Layerwise Convergence Fingerprints for Runtime Misbehavior Detection in Large Language Models

Large language models deployed at runtime can misbehave in ways that clean-data validation cannot anticipate: training-time backdoors lie dormant until triggered, jailbreaks subvert safety alignment, and prompt injections override the deployer's instructions. Existing runtime defenses address these threats one at a time and often assume a clean reference model, trigger knowledge, or editable weights, assumptions that rarely hold for opaque third-party artifacts. We introduce Layerwise Convergence Fingerprinting (LCF), a tuning-free runtime monitor that treats the inter-layer hidden-state trajectory as a health signal: LCF computes a diagonal Mahalanobis distance on every inter-layer difference, aggregates via Ledoit-Wolf shrinkage, and thresholds via leave-one-out calibration on 200 clean examples, with no reference model, trigger knowledge, or retraining. Evaluated on four architectures (Llama-3-8B, Qwen2.5-7B, Gemma-2-9B, Qwen2.5-14B) across backdoors, jailbreaks, and prompt injection (56 backdoor combinations, 3 jailbreak techniques, and BIPIA email + code-QA), LCF reduces mean backdoor attack success rate (ASR) below 1% on Qwen2.5-7B and Gemma-2 and to 1.3% on Qwen2.5-14B, detects 92-100% of DAN jailbreaks (62-100% for GCG and softer role-play), and flags 100% of text-payload injections across all eight (model, domain) cells, at 12-16% backdoor FPR and <0.1% inference overhead. A single aggregation score covers all three threat families without threat-specific tuning, positioning LCF as a general-purpose runtime safety layer for cloud-served and on-device LLMs.

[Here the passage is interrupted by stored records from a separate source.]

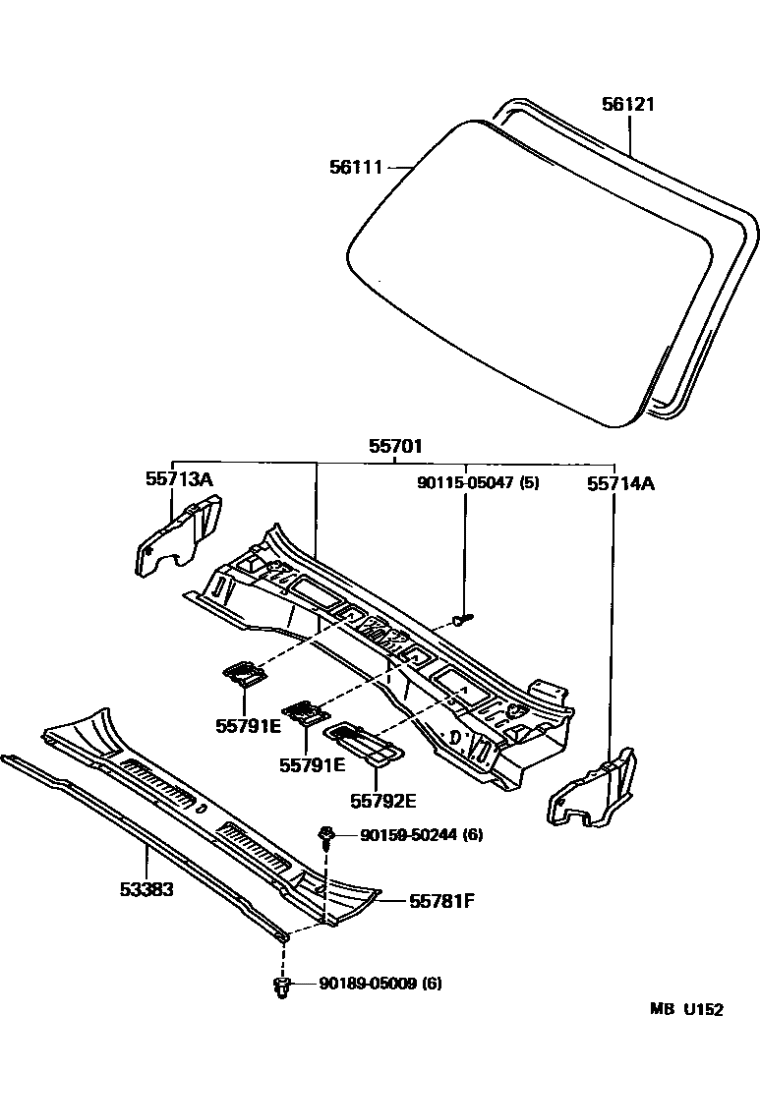 56121
56111
55701
55713A
90115-05047 (5)
55714A
55791E
55791E
55792E
90159-50244 (6)
53383
55781F
90189-05009 (6)
MB U152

翻译：在运行时部署的大语言模型可能以清洁数据验证无法预料的方式产生异常行为：训练时的后门在触发前处于休眠状态，越狱攻击破坏安全对齐，提示注入覆盖部署者的指令。现有运行时防御方法逐个应对这些威胁，且通常假设存在清洁参考模型、触发知识或可编辑权重，这些假设对不透明的第三方制品几乎不成立。我们提出分层收敛指纹（LCF），这是一种无需调参的运行时监控方法，将层间隐藏状态轨迹视为健康信号：LCF计算每个层间差异的对角马哈拉诺比斯距离，通过Ledoit-Wolf收缩进行聚合，并在200个清洁样本上使用留一法校准设定阈值，无需参考模型、触发知识或重新训练。在四种架构（Llama-3-8B、Qwen2.5-7B、Gemma-2-9B、Qwen2.5-14B）上针对后门、越狱攻击和提示注入（56种后门组合、3种越狱技术和BIPIA邮件+代码问答）的评估表明：LCF将Qwen2.5-7B和Gemma-2的平均后门攻击成功率（ASR）降至1%以下，Qwen2.5-14B降至1.3%；检测92-100%的DAN越狱（GCG和较软角色扮演为62-100%）；在所有八个（模型、领域）组合中100%标记文本载荷注入，后门假阳性率为12-16%，推理开销低于0.1%。单一聚合分数即可覆盖三类威胁家族而无需针对特定威胁调参，使LCF成为云端和终端大语言模型的通用运行时安全层。